§ Page excerpt:
These projects include Metro Line 5 (Thane-Bhiwandi-Kalyan), Line 6 (Swami Samarth Nagar-Vikhroli), Line 7A (Dahisar East to Mumbai Airport), Line 9 (Dahisar East to Mira Bhayander), Line 10 (Gaimukh to Shivaji Chowk, Mira Road), and Line 12 (Kalyan to Taloja).
The state will provide contingent liability backing for MMRDA’s loans from bilateral or multilateral organisations or other financial institutions, according to the government resolution cited in the IE report.
The borrowing can occur on a back-to-back basis or other appropriate methods, with likely concessional interest rates, according to the resolution.
Despite the state previously clearing these lines in earlier Cabinet decisions, hurdles in tapping foreign-assisted financing reportedly prompted the state government to intervene.
The resolution clarifies that MMRDA would primarily be responsible for repaying the interest, fees, and principal amount of the loan.
However, in case of default or exceptional circumstances, the state will act as guarantor and pay the dues.
Additional financial burden owing to delay, cost overruns for litigation, or other unexpected reasons, will be borne by the MMRDA, not the state.
“This backing by the state government provides funding certainty and enables us to go ahead with loan arrangements needed for these important infrastructure projects," an MMRDA officer was quoted as saying in the IE report.
Further, the resolution authorises the MMRDA and the Urban Development Department to execute loan agreements with banks and project and financial agreements with the Centre, wherever necessary.
These agreements will specify the repayment schedule, interest payments, and conditions tied to the external financial assistance.
According to the MMRDA official, the loan process was at an advanced stage, but needed the state to intervene for guarantee and risk mitigation.
"With this clearance, we are getting closer to arranging the funds and completing project timelines," the official added.

§ Task set:
[A] In the metro loan excerpt, reproduce the stretch from "These projects include" through "to the resolution.", replacing "resolution" with "order" each time it occurs.
[B] Check each statement against the metro loan excerpt and mark it yes or no, quoting the words that decide it: (i) Extra costs from delays or litigation fall on the MMRDA rather than the state. (ii) The state is primarily responsible for repaying the loan's principal. (iii) Line 12 runs from Kalyan to Taloja.
[C] According to the metro loan excerpt, what route does Line 9 cover?

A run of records
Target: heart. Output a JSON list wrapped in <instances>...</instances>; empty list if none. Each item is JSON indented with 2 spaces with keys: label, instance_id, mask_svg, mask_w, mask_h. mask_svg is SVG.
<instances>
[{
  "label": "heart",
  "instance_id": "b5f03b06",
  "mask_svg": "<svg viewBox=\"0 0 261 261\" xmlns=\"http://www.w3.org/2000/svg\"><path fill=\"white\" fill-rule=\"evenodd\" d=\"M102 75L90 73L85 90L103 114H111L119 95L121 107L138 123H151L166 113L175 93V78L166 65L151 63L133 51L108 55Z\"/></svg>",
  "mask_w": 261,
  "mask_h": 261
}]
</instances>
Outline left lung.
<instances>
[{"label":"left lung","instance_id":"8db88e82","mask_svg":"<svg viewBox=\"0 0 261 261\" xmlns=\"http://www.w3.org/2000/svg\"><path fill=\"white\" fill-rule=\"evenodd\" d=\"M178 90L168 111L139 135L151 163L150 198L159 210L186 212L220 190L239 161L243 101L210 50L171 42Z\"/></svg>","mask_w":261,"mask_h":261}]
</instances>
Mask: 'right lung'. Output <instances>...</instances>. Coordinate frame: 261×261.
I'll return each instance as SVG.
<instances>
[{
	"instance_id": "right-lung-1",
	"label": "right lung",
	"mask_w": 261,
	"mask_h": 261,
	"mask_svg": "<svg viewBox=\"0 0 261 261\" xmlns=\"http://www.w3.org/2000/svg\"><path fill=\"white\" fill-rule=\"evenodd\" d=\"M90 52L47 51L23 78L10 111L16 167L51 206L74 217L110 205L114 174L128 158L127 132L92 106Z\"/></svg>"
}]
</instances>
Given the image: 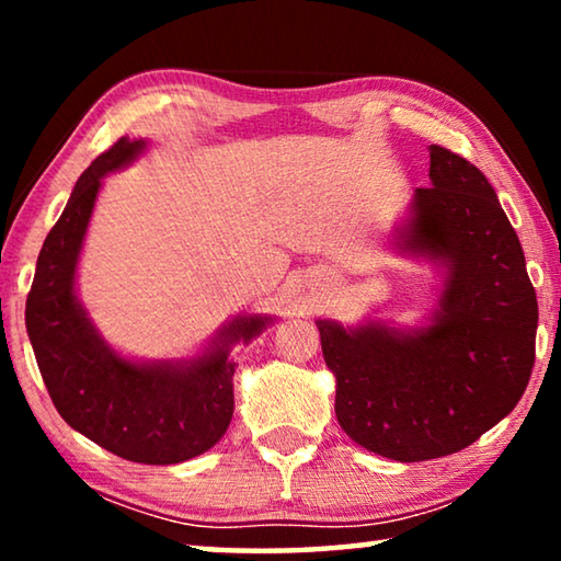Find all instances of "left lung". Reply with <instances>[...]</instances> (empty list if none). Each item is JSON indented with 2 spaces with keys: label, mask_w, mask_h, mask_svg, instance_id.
Wrapping results in <instances>:
<instances>
[{
  "label": "left lung",
  "mask_w": 561,
  "mask_h": 561,
  "mask_svg": "<svg viewBox=\"0 0 561 561\" xmlns=\"http://www.w3.org/2000/svg\"><path fill=\"white\" fill-rule=\"evenodd\" d=\"M428 153L431 187H415L393 227L398 254L438 279L423 324L317 319L339 425L398 462L468 448L517 405L535 366L537 294L517 232L478 168Z\"/></svg>",
  "instance_id": "left-lung-1"
}]
</instances>
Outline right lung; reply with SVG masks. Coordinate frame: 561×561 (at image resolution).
Here are the masks:
<instances>
[{
	"instance_id": "1",
	"label": "right lung",
	"mask_w": 561,
	"mask_h": 561,
	"mask_svg": "<svg viewBox=\"0 0 561 561\" xmlns=\"http://www.w3.org/2000/svg\"><path fill=\"white\" fill-rule=\"evenodd\" d=\"M148 150L121 138L76 180L59 222L46 234L26 297V334L56 411L73 431L133 462L175 465L222 438L234 411L237 344L277 317L237 314L183 358H138L113 348L79 297V262L103 178Z\"/></svg>"
}]
</instances>
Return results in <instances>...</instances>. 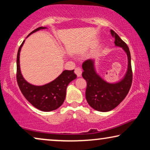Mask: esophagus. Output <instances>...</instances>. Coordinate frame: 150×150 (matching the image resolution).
I'll list each match as a JSON object with an SVG mask.
<instances>
[{
	"instance_id": "1",
	"label": "esophagus",
	"mask_w": 150,
	"mask_h": 150,
	"mask_svg": "<svg viewBox=\"0 0 150 150\" xmlns=\"http://www.w3.org/2000/svg\"><path fill=\"white\" fill-rule=\"evenodd\" d=\"M74 72L77 75L78 77H81L82 76V69L80 68V67H76V68L75 69Z\"/></svg>"
}]
</instances>
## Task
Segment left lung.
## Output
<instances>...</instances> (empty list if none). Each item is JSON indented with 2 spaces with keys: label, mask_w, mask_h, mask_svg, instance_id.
Instances as JSON below:
<instances>
[{
  "label": "left lung",
  "mask_w": 150,
  "mask_h": 150,
  "mask_svg": "<svg viewBox=\"0 0 150 150\" xmlns=\"http://www.w3.org/2000/svg\"><path fill=\"white\" fill-rule=\"evenodd\" d=\"M110 33L115 38V46L122 48L128 57V68L124 76L116 83H108L96 71L95 59H87L82 65L83 69L82 76L87 84L86 100L91 107L100 112H108L117 107L126 98L132 81L131 57L128 47L114 30H110Z\"/></svg>",
  "instance_id": "1"
}]
</instances>
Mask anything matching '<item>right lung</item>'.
<instances>
[{"instance_id": "right-lung-1", "label": "right lung", "mask_w": 150, "mask_h": 150, "mask_svg": "<svg viewBox=\"0 0 150 150\" xmlns=\"http://www.w3.org/2000/svg\"><path fill=\"white\" fill-rule=\"evenodd\" d=\"M46 27H39L27 36ZM25 40L20 46L17 54V81L20 89L26 100L38 109L44 112L56 110L62 105L65 99L66 89L69 83L76 79L73 70H64L54 81L44 85H32L24 79L20 65V54Z\"/></svg>"}]
</instances>
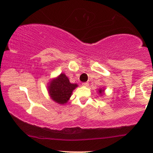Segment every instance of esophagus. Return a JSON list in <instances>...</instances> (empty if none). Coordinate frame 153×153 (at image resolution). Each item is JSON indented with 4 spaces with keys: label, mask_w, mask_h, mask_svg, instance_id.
<instances>
[{
    "label": "esophagus",
    "mask_w": 153,
    "mask_h": 153,
    "mask_svg": "<svg viewBox=\"0 0 153 153\" xmlns=\"http://www.w3.org/2000/svg\"><path fill=\"white\" fill-rule=\"evenodd\" d=\"M82 85L84 86H88V82H84L82 83Z\"/></svg>",
    "instance_id": "34e87169"
}]
</instances>
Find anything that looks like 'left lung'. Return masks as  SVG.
<instances>
[{
	"label": "left lung",
	"instance_id": "8db88e82",
	"mask_svg": "<svg viewBox=\"0 0 153 153\" xmlns=\"http://www.w3.org/2000/svg\"><path fill=\"white\" fill-rule=\"evenodd\" d=\"M99 93H100V94H102V90L100 89V90H99Z\"/></svg>",
	"mask_w": 153,
	"mask_h": 153
}]
</instances>
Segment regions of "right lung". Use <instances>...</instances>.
<instances>
[{
  "label": "right lung",
  "mask_w": 153,
  "mask_h": 153,
  "mask_svg": "<svg viewBox=\"0 0 153 153\" xmlns=\"http://www.w3.org/2000/svg\"><path fill=\"white\" fill-rule=\"evenodd\" d=\"M77 84H71L69 79L65 74H61L56 79L50 82L49 86V93L51 98L59 104L67 102L70 98L73 90Z\"/></svg>",
  "instance_id": "1"
}]
</instances>
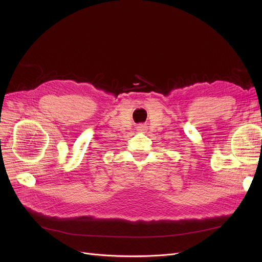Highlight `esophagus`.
Instances as JSON below:
<instances>
[{
    "mask_svg": "<svg viewBox=\"0 0 262 262\" xmlns=\"http://www.w3.org/2000/svg\"><path fill=\"white\" fill-rule=\"evenodd\" d=\"M139 130H140V131H144V130H145V126H144V125H140V126H139Z\"/></svg>",
    "mask_w": 262,
    "mask_h": 262,
    "instance_id": "esophagus-1",
    "label": "esophagus"
}]
</instances>
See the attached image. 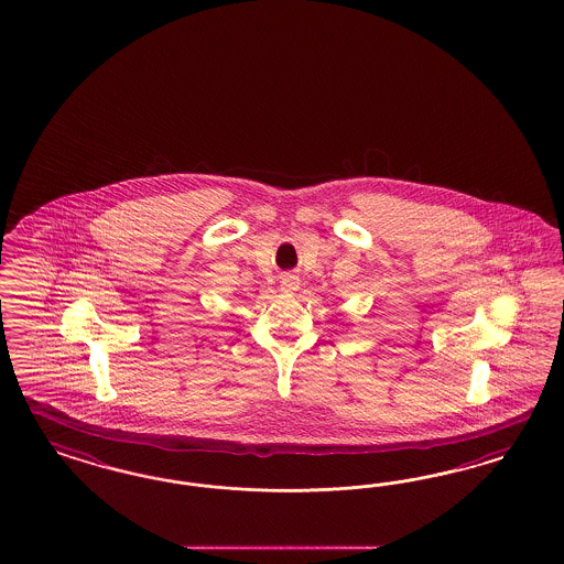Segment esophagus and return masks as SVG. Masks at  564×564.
I'll return each mask as SVG.
<instances>
[{
    "label": "esophagus",
    "mask_w": 564,
    "mask_h": 564,
    "mask_svg": "<svg viewBox=\"0 0 564 564\" xmlns=\"http://www.w3.org/2000/svg\"><path fill=\"white\" fill-rule=\"evenodd\" d=\"M299 286H301V280L294 273H284L280 278V289H282V292H296Z\"/></svg>",
    "instance_id": "1"
}]
</instances>
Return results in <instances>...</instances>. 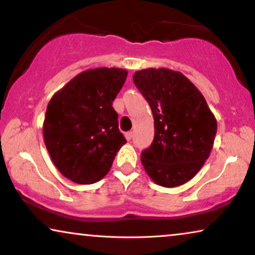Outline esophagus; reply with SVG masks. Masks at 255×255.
I'll return each mask as SVG.
<instances>
[{"label":"esophagus","mask_w":255,"mask_h":255,"mask_svg":"<svg viewBox=\"0 0 255 255\" xmlns=\"http://www.w3.org/2000/svg\"><path fill=\"white\" fill-rule=\"evenodd\" d=\"M132 135H133L132 131H128V132H127V133H125V138H127V140H131Z\"/></svg>","instance_id":"obj_1"}]
</instances>
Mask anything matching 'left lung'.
<instances>
[{"label": "left lung", "mask_w": 255, "mask_h": 255, "mask_svg": "<svg viewBox=\"0 0 255 255\" xmlns=\"http://www.w3.org/2000/svg\"><path fill=\"white\" fill-rule=\"evenodd\" d=\"M133 82L154 118V139L141 152L146 173L173 188L198 173L214 146L217 122L200 90L182 73L168 68L135 72Z\"/></svg>", "instance_id": "obj_1"}]
</instances>
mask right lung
<instances>
[{"instance_id":"1","label":"right lung","mask_w":255,"mask_h":255,"mask_svg":"<svg viewBox=\"0 0 255 255\" xmlns=\"http://www.w3.org/2000/svg\"><path fill=\"white\" fill-rule=\"evenodd\" d=\"M128 71L94 68L80 73L48 102L44 141L59 172L79 184L95 183L109 172L127 139L113 107Z\"/></svg>"}]
</instances>
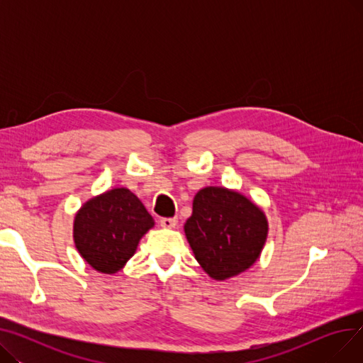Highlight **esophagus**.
Masks as SVG:
<instances>
[{
    "label": "esophagus",
    "instance_id": "34e87169",
    "mask_svg": "<svg viewBox=\"0 0 363 363\" xmlns=\"http://www.w3.org/2000/svg\"><path fill=\"white\" fill-rule=\"evenodd\" d=\"M177 223H178L177 218H162L160 219V225L163 228H169V230H172V228H175Z\"/></svg>",
    "mask_w": 363,
    "mask_h": 363
}]
</instances>
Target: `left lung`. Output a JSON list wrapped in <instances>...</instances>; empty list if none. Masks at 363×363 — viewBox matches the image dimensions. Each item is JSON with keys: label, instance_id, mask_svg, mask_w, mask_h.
I'll use <instances>...</instances> for the list:
<instances>
[{"label": "left lung", "instance_id": "obj_1", "mask_svg": "<svg viewBox=\"0 0 363 363\" xmlns=\"http://www.w3.org/2000/svg\"><path fill=\"white\" fill-rule=\"evenodd\" d=\"M262 208L234 189L204 186L193 200L184 225L189 247L203 271L225 281L250 269L268 237Z\"/></svg>", "mask_w": 363, "mask_h": 363}]
</instances>
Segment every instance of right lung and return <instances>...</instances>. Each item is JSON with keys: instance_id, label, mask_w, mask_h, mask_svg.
<instances>
[{"instance_id": "add662e5", "label": "right lung", "mask_w": 363, "mask_h": 363, "mask_svg": "<svg viewBox=\"0 0 363 363\" xmlns=\"http://www.w3.org/2000/svg\"><path fill=\"white\" fill-rule=\"evenodd\" d=\"M155 226L141 200L128 188H113L85 201L73 220L76 250L92 269L116 274Z\"/></svg>"}]
</instances>
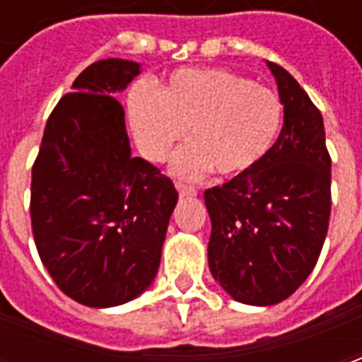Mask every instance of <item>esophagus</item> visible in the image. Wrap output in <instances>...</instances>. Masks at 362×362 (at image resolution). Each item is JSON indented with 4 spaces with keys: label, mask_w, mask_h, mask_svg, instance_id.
Wrapping results in <instances>:
<instances>
[{
    "label": "esophagus",
    "mask_w": 362,
    "mask_h": 362,
    "mask_svg": "<svg viewBox=\"0 0 362 362\" xmlns=\"http://www.w3.org/2000/svg\"><path fill=\"white\" fill-rule=\"evenodd\" d=\"M176 189H178V194H180L182 197H194L197 194L196 189L189 188V186H184V184H180V182L176 184Z\"/></svg>",
    "instance_id": "1"
}]
</instances>
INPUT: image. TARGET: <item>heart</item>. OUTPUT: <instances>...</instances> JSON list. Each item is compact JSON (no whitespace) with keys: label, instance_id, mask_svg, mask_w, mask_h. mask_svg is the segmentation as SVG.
<instances>
[{"label":"heart","instance_id":"1","mask_svg":"<svg viewBox=\"0 0 362 362\" xmlns=\"http://www.w3.org/2000/svg\"><path fill=\"white\" fill-rule=\"evenodd\" d=\"M132 132L145 157L163 163L189 129V145L174 157L182 178L250 174L267 157L283 122L273 90L221 67L178 69L160 89L137 83L127 96Z\"/></svg>","mask_w":362,"mask_h":362}]
</instances>
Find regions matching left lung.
<instances>
[{"instance_id":"1","label":"left lung","mask_w":362,"mask_h":362,"mask_svg":"<svg viewBox=\"0 0 362 362\" xmlns=\"http://www.w3.org/2000/svg\"><path fill=\"white\" fill-rule=\"evenodd\" d=\"M283 104V127L250 174L205 189L209 269L230 298L272 306L310 275L332 209V158L320 110L293 75L266 62Z\"/></svg>"}]
</instances>
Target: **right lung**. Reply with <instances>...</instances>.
I'll return each mask as SVG.
<instances>
[{
	"label": "right lung",
	"instance_id": "1",
	"mask_svg": "<svg viewBox=\"0 0 362 362\" xmlns=\"http://www.w3.org/2000/svg\"><path fill=\"white\" fill-rule=\"evenodd\" d=\"M141 74L137 62L98 59L54 108L33 166L36 250L69 298L110 308L155 281L178 192L134 157L114 96Z\"/></svg>",
	"mask_w": 362,
	"mask_h": 362
}]
</instances>
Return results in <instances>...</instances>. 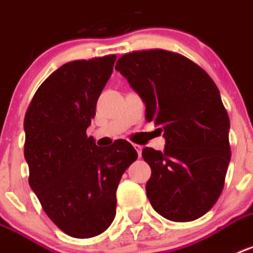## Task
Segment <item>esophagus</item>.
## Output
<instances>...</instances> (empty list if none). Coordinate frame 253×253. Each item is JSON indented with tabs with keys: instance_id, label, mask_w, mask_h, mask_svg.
<instances>
[{
	"instance_id": "obj_1",
	"label": "esophagus",
	"mask_w": 253,
	"mask_h": 253,
	"mask_svg": "<svg viewBox=\"0 0 253 253\" xmlns=\"http://www.w3.org/2000/svg\"><path fill=\"white\" fill-rule=\"evenodd\" d=\"M133 148H135V151L137 152V156H139V157H140V156H141V149H143V148H141V145H139V144H133Z\"/></svg>"
}]
</instances>
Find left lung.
<instances>
[{
  "label": "left lung",
  "instance_id": "left-lung-1",
  "mask_svg": "<svg viewBox=\"0 0 253 253\" xmlns=\"http://www.w3.org/2000/svg\"><path fill=\"white\" fill-rule=\"evenodd\" d=\"M116 70L144 101L145 120L165 136L162 152H141L152 170L145 191L153 209L174 222L204 215L222 192L231 157L217 85L191 59L162 49L127 53Z\"/></svg>",
  "mask_w": 253,
  "mask_h": 253
}]
</instances>
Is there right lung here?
Instances as JSON below:
<instances>
[{"instance_id": "add662e5", "label": "right lung", "mask_w": 253, "mask_h": 253, "mask_svg": "<svg viewBox=\"0 0 253 253\" xmlns=\"http://www.w3.org/2000/svg\"><path fill=\"white\" fill-rule=\"evenodd\" d=\"M116 58L65 63L38 88L24 117L28 183L55 226L79 239L110 226L121 176L137 159L127 140L101 148L87 136Z\"/></svg>"}]
</instances>
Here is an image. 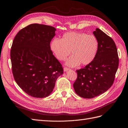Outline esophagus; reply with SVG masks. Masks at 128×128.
I'll return each instance as SVG.
<instances>
[{
  "mask_svg": "<svg viewBox=\"0 0 128 128\" xmlns=\"http://www.w3.org/2000/svg\"><path fill=\"white\" fill-rule=\"evenodd\" d=\"M69 68H68V67H64V72H66L67 70H69Z\"/></svg>",
  "mask_w": 128,
  "mask_h": 128,
  "instance_id": "34e87169",
  "label": "esophagus"
}]
</instances>
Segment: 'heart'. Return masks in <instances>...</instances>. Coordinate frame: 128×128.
Listing matches in <instances>:
<instances>
[{
    "label": "heart",
    "mask_w": 128,
    "mask_h": 128,
    "mask_svg": "<svg viewBox=\"0 0 128 128\" xmlns=\"http://www.w3.org/2000/svg\"><path fill=\"white\" fill-rule=\"evenodd\" d=\"M98 40L93 34L84 32H68L61 39L55 38L51 43V49L58 60H64L71 51L72 56L66 64L70 67L88 65L94 59L98 48Z\"/></svg>",
    "instance_id": "1"
}]
</instances>
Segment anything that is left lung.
<instances>
[{"instance_id": "1", "label": "left lung", "mask_w": 128, "mask_h": 128, "mask_svg": "<svg viewBox=\"0 0 128 128\" xmlns=\"http://www.w3.org/2000/svg\"><path fill=\"white\" fill-rule=\"evenodd\" d=\"M98 40L94 59L83 68L77 70L73 86L80 97L91 99L101 94L113 85L119 59L115 42L99 28L94 32Z\"/></svg>"}]
</instances>
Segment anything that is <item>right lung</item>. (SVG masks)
Segmentation results:
<instances>
[{"label": "right lung", "mask_w": 128, "mask_h": 128, "mask_svg": "<svg viewBox=\"0 0 128 128\" xmlns=\"http://www.w3.org/2000/svg\"><path fill=\"white\" fill-rule=\"evenodd\" d=\"M56 30L50 26L32 24L19 31L13 41L10 60L14 78L32 97L48 96L63 74L62 64L50 47Z\"/></svg>", "instance_id": "add662e5"}]
</instances>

§ Answers for the tasks:
[A]
These projects include Metro Line 5 (Thane-Bhiwandi-Kalyan), Line 6 (Swami Samarth Nagar-Vikhroli), Line 7A (Dahisar East to Mumbai Airport), Line 9 (Dahisar East to Mira Bhayander), Line 10 (Gaimukh to Shivaji Chowk, Mira Road), and Line 12 (Kalyan to Taloja).
The state will provide contingent liability backing for MMRDA’s loans from bilateral or multilateral organisations or other financial institutions, according to the government order cited in the IE report.
The borrowing can occur on a back-to-back basis or other appropriate methods, with likely concessional interest rates, according to the order.

[B]
(i) Yes: "will be borne by the MMRDA, not the state."
(ii) No: "MMRDA would primarily be responsible for repaying the interest, fees, and principal amount of the loan."
(iii) Yes: "Line 12 (Kalyan to Taloja)"

[C] Dahisar East to Mira Bhayander.